[Scene geometry questions]
____
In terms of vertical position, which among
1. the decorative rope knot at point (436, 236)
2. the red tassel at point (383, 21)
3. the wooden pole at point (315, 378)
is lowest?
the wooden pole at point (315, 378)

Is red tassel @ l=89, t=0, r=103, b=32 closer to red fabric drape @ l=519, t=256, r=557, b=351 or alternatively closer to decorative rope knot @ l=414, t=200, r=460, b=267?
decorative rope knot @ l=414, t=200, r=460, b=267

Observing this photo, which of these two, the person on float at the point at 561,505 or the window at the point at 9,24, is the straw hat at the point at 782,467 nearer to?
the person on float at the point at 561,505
____
Rewrite the listing above as a two-column CSV with the header row text,answer. Give each entry its own row, and put each field in double quotes with any line breaks replaced by spaces.

text,answer
"In terms of vertical position, which among 1. the decorative rope knot at point (436, 236) 2. the red tassel at point (383, 21) 3. the wooden pole at point (315, 378) is lowest?","the wooden pole at point (315, 378)"
"Is red tassel @ l=89, t=0, r=103, b=32 closer to red fabric drape @ l=519, t=256, r=557, b=351 or alternatively closer to decorative rope knot @ l=414, t=200, r=460, b=267?","decorative rope knot @ l=414, t=200, r=460, b=267"
"Observing this photo, which of these two, the person on float at the point at 561,505 or the window at the point at 9,24, is the straw hat at the point at 782,467 nearer to?","the person on float at the point at 561,505"